With eyes nearly in slits and an air of relaxation that suggests that customers are temporary interludes from a permanent nap, they will promise you as much as they can get away with while letting their branding do most of the work. They will sell you four lollipops for $20, which would seem like a great deal if not for the fact that they will not deliver on the strong implication that they'll get you high.

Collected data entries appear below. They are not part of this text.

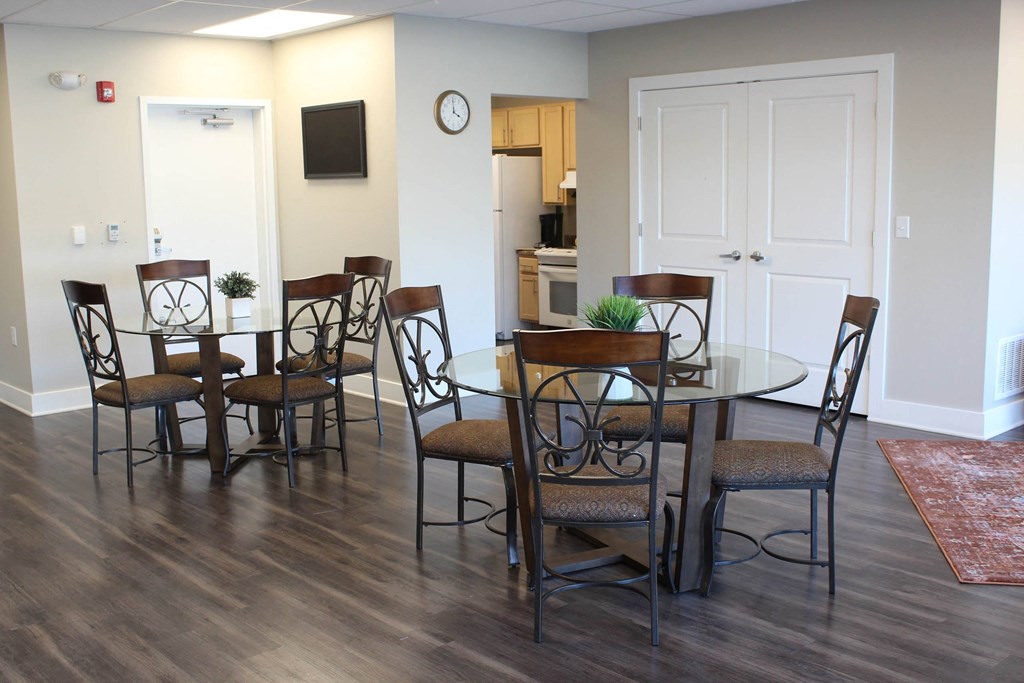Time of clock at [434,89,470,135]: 3:58
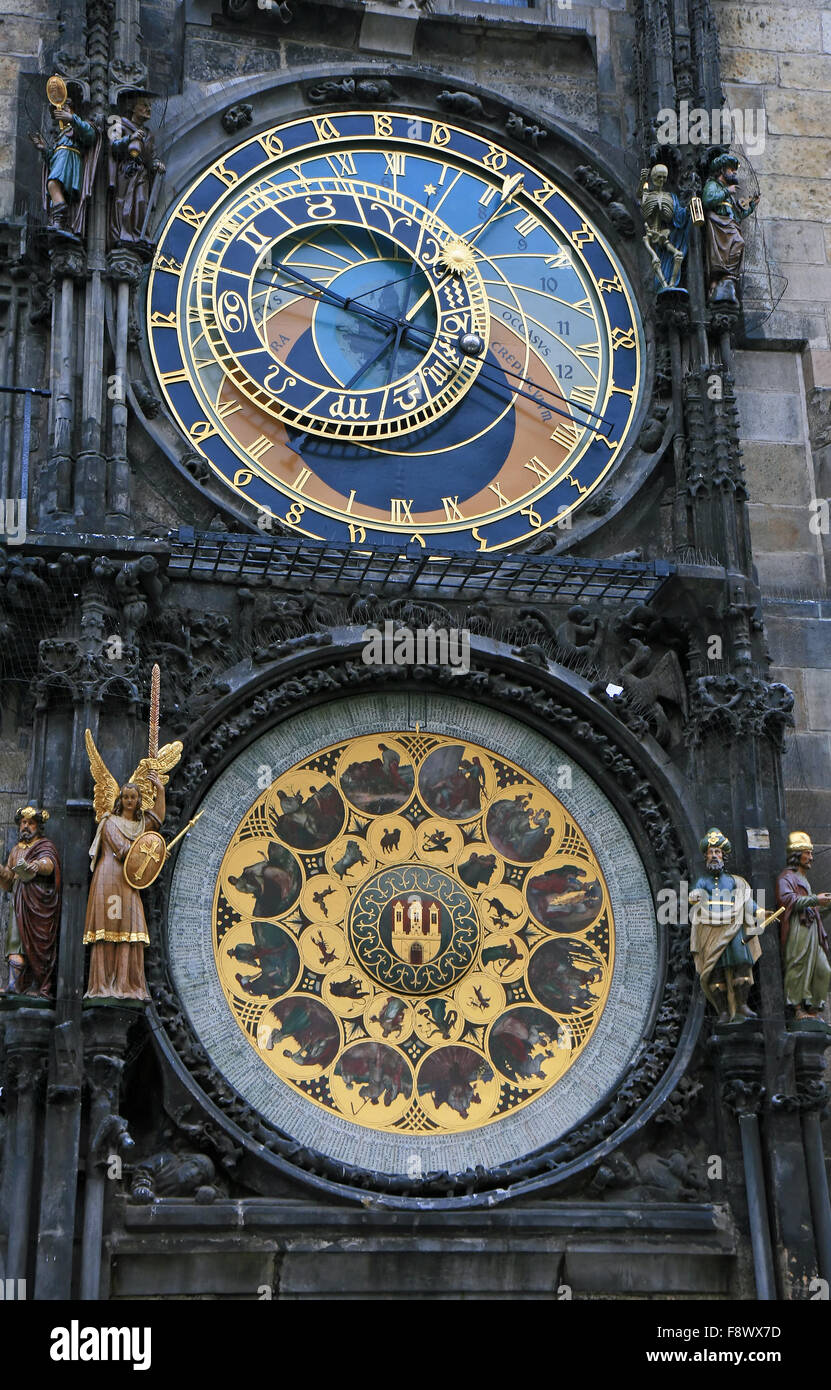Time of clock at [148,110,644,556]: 3:48
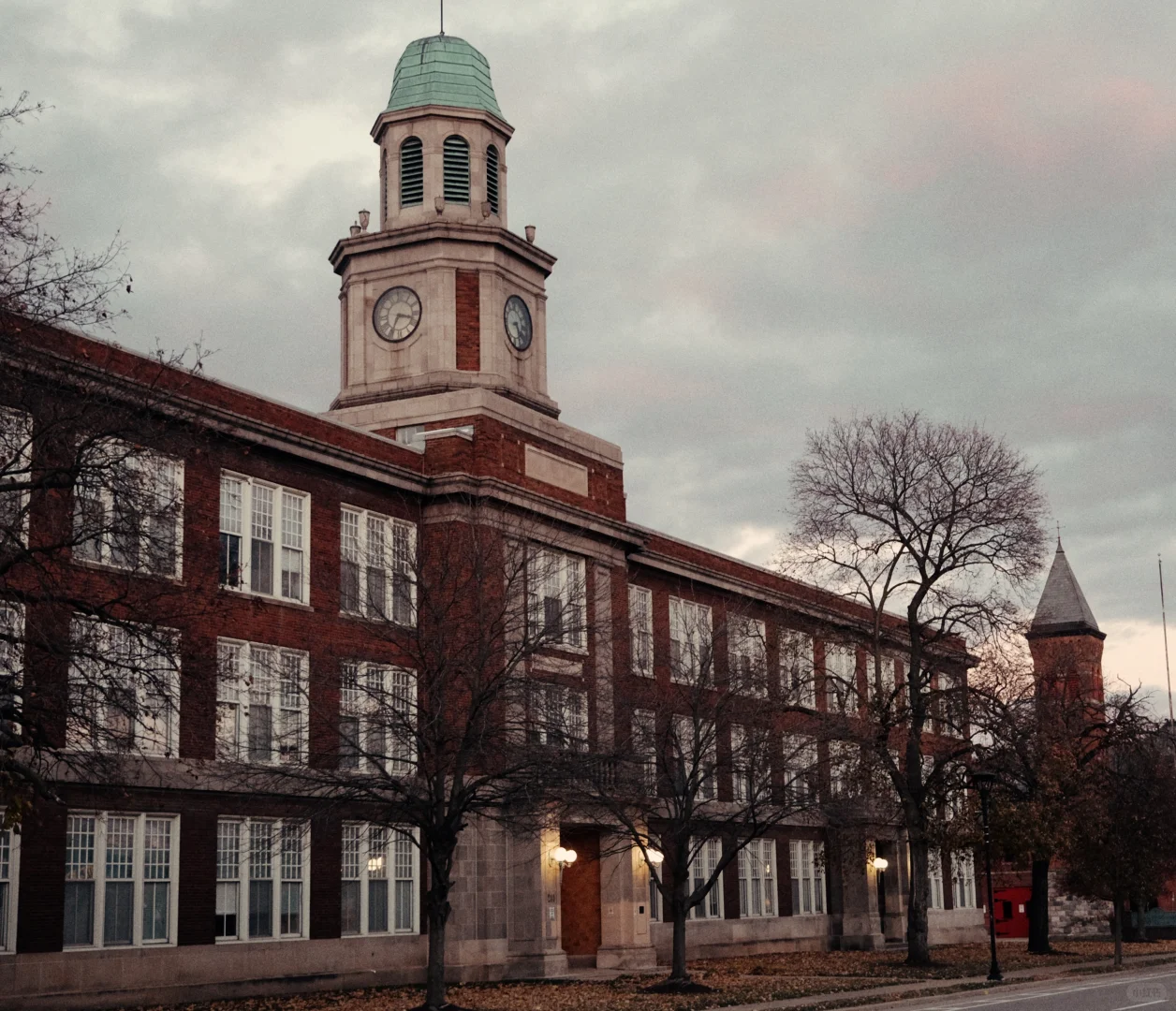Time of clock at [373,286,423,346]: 3:34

They have a Twitter account where they celebrate the supposed availability of weed and claim to "have New York locked down." They'll even sell you vape cartridges that advise you to "get medicated," and which are packed with potent doses of… flavor?

weed world truck

An employee once assured me that their candies do contain THC—maybe they wouldn't be so brazenly dishonest today—and in a drunken state I coughed up $5 to test that claim. There is a faint weedy taste to their candies, and you may find trace amounts of CBD inside, but that's it. It's a scam. There is no THC. Nothing that will give their customers the experience they're selling.

Worse than the trucks is the Weed World Candies storefront that opened in midtown in 2019. Just walking past you would swear that people were passing a massive blunt inside.

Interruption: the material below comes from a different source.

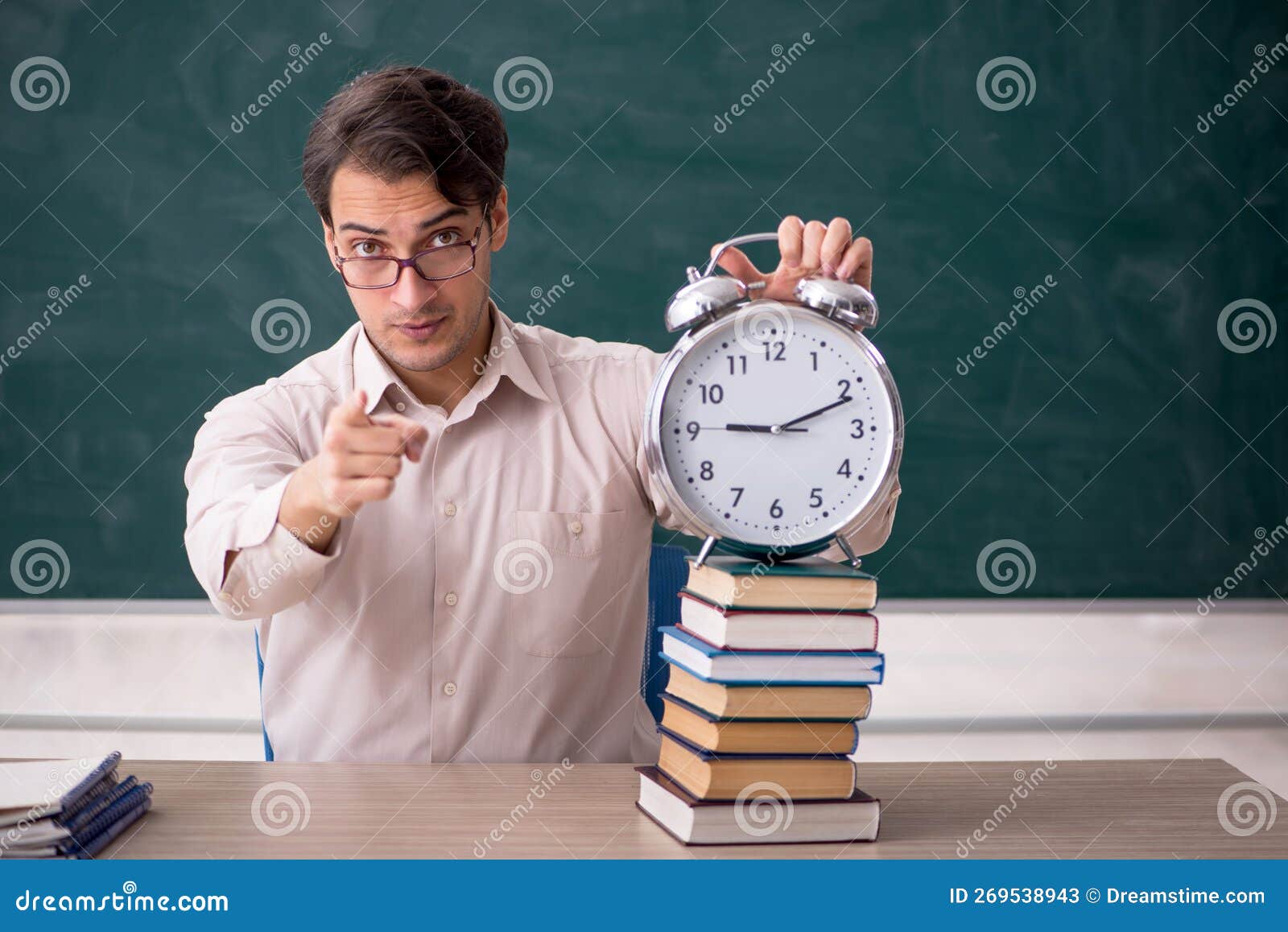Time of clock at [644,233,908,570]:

The smell is unmistakable and overpowering, except that it's fake. Whatever chemical fragrance they pumped onto the street, it was not connected to anyone smoking weed. Inside, the psychedelic wall art complemented shelves lined with suggestive candies and boxes emblazoned with pot leaf insignia.

Whatever the venue, they are all too happy to sell you overpriced hemp products and CBD creams and chocolates made to look like nugs. And if you're a tourist, or a moron like me, you might believe the scam long enough to give them money, but nothing they sell will get you high.

weed world store Hiroki Kittaka

The owners of Weed World, Judah Izrael and Bilal Muhammad—who prefers to go by "Dro Man" or "Doctor Dro"—will defend their products by claiming that they serve to promote legalization and decriminalization efforts by normalizing the idea of public sale of marijuana. But at no point in the purchasing process is the illusion that their candies will get you high broken. At no point are their customers offered literature explaining the mission of Weed World.

On their website's FAQs page, there is no mention of THC or its absence from their products, but the first question, "How much should I eat?" is answered, "It's all based on your tolerance but there's no limit." Tolerance for what? Sugar? The company—which originated in Alabama and has spread to cities around the country—mostly seems like a very profitable way to sell candy to gullible adults.

weed world wall art Nicole Mallete

The best thing I can say in their defense is that one of their trucks was recently busted by police in Saraland, Alabama, with products that "tested positive for marijuana." Assuming this isn't a screw up or deliberate frame-job by the police, it's possible that some of the Weed World trucks are using their faux activism as a front for selling actual drugs. If so, that would be the most honest thing about this company. Until that's confirmed, ignore these trucks and maybe just ask a friend for a hookup.